It hit harder than he’d thought it would. You can’t predict. But this one hit so hard. All the way back he was stony, silent. He just stared ahead, paying no attention when she fished out her laptop and started writing — this story, another story, who knew? The cabin of the helicopter was dark, and the screen lit her face. He didn’t look at her, he just looked ahead or out the window.
They landed close to midnight, and Will was in the private terminal, waiting for Stronski’s jet. He hugged his wife, and they exchanged jabber and pleasure at each other’s presence in the way old-marrieds the world over do. Swagger made a big show of meeting Will for the first time, and obvious jokes were exchanged, all of it a kind of social theater that Swagger wasn’t really into. But the conventions demanded, and he delivered; he owed it to both of them. Finally Will drove them into Moscow, unaware that a car full of Stronski shooters rode hard a few lengths behind, just in case. Stronski’s idea, approved by Bob.
They got to the apartment complex and pulled in to a lot in the interior of a space between six-story apartment buildings, which rose on either side like walls of a canyon, sparsely lit because of the lateness of the hour. They headed toward the one that housed The Washington Post’s bureau on its top floor, and provided a living for Kathy and Will, with an abundance of spare bedrooms. Bob had seen it before; it was a cool place.
“You go on up,” he said.
“What?”
“I’m going in there.”
“What?”
He had pointed to a neon sign blazing at ground level in another building. It said in bright neon orange COCKTAILS, and next to the word was the universal symbol of the beast itself, a tilted martini glass with a smiling olive inside.
“You’re kidding,” said Reilly.
“Nope. Never been more serious.”
“Swagger, I’m down, too. But we knew. We suspected. It was a war. It was the best ending possible. It’s no reason to go off the wagon.”
“No, that ain’t it. It’s a debt I have to pay.”

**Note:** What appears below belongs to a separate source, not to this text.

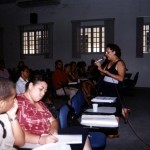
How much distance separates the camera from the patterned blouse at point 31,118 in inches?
98.5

“What are you talking about?”
“It occurred to me on the flight. I put it together. It took him ten years, but he got it done.”
He took a breath.
“I don’t know who he was, professional or amateur. But the NKVD records prove that one guy figured out what happened to Mili, and he tracked down Krulov and made him pay. Krulov, top of the world, and someone knows it ain’t right, takes him down and cuts his tongue out, and sends him for a swim without it. Maximum insult. The way you kill a traitor. So I have decided, goddammit, I will drink a toast to that man. It’s the one little shred of right that happened in the whole story of Mili and all the powers who got together to destroy her. He’s the one guy who stood up for her. He deserves a drink, whoever he is, and it ain’t worth staying on the wagon to deny him that gesture. He’d get it, even if no one else would.”
“I think we’ll join you,” said Will.